Detailed Description

In order to further describe the technical means and effects adopted by the invention to achieve the preset aim, the following detailed description is given below of the social network-based topic intelligent recommendation method according to the invention, which is provided by combining the accompanying drawings and the preferred embodiment, and the detailed description of the specific implementation, the structure, the characteristics and the effects thereof is given below. In the following description, different "one embodiment" or "another embodiment" means that the embodiments are not necessarily the same. Furthermore, the particular features, structures, or characteristics of one or more embodiments may be combined in any suitable manner.

Unless defined otherwise, all technical and scientific terms used herein have the same meaning as commonly understood by one of ordinary skill in the art to which this invention belongs.

The following specifically describes a specific scheme of the topic intelligent recommendation method based on the social network, provided by the invention, with reference to the accompanying drawings.

The invention provides a social network-based topic intelligent recommendation method, and in particular provides a social network-based topic intelligent recommendation method, referring to fig. 1, comprising the following steps:

step S001, collecting text content data sets of topics frequently focused by users in the social network, and preprocessing data.

Relevant data of the user on the social network is obtained. Using the APIs of the social media platform, content such as posts, comments, and tweets posted by users on the social network can be collected. Where an API refers to a set of methods for interacting between two different software applications, methods well known to those skilled in the art are not described in detail herein. According to the embodiment, the text content of the topic of interest of the user for one month is collected from three social media platforms, namely, a learning platform, a microblog platform and a tiger platform, and the user is authorized to obtain the data.

And preprocessing the acquired topic text content data. The extracted topic data content may contain noise such as special symbols, expressions, HTML tags, etc. And for special symbols and expression noise, performing text marking and part-of-speech restoring operation to clear text content data by adopting an NLTK natural language processing library in Python. And for the HTML tag, analyzing the HTML by adopting a Beautiful Soup library in Python to obtain the text content in full Chinese. The text marking and part-of-speech restoring operations are known in the art and will not be described in detail herein.

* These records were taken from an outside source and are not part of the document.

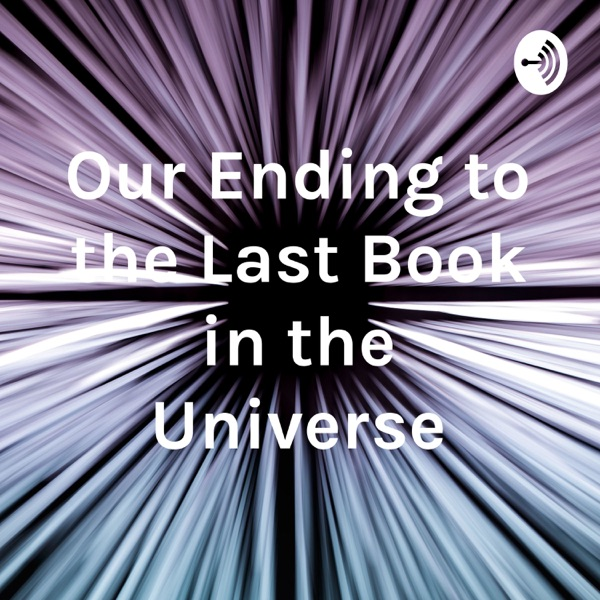 Our Ending to the Last Book in the Universe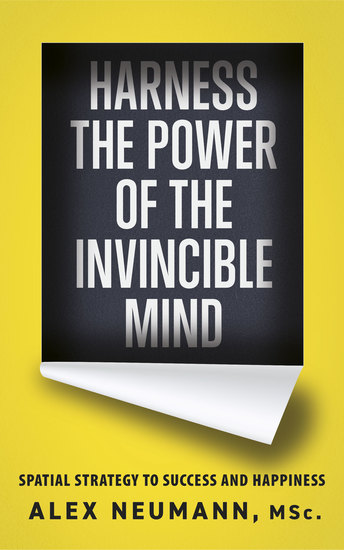 Harness the Power of the Invincible Mind - Spatial Strategy to Success and Happiness - cover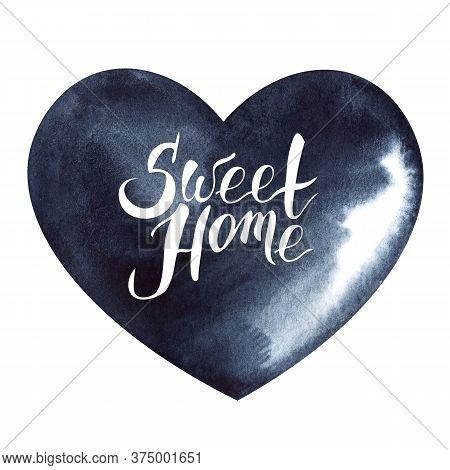Abstract Watercolor Image Of Black Unevenly Colored Heart With Lettering Quote Sweet Home. Hand Draw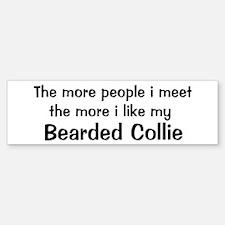 I like my Bearded Collie Bumper Bumper Bumper Sticker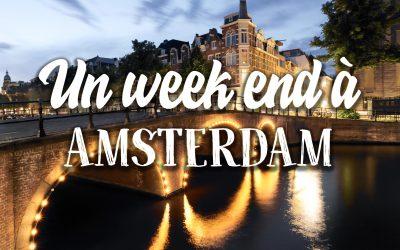 Un WE à Amsterdam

After text content data of the topic full Chinese is obtained, word segmentation processing is required to be carried out on each sentence in the text content data. In the embodiment, the BERT word segmentation model is adopted to perform word segmentation processing, and all sentences in the text content data are split into words. The BERT word segmentation model is input as single sentences in text content data, and output is word sequence after word segmentation, and each word is separated by space. And converting each word in all sentences in the text content data into a semantic vector by using the BERT word segmentation model as a word vector, namely, representing each word in all sentences in the text content data by using one word vector. The BERT word segmentation model is a model known to those skilled in the art, and will not be described herein.

After the segmentation is completed, words with high occurrence frequency and low information content in the text, such as connective words, prepositions, pronouns and the like, are removed. To achieve this, the stop word processing is performed using a stop word list provided by the spaCy library in Python, avoiding negative impact of these words on subsequent analysis.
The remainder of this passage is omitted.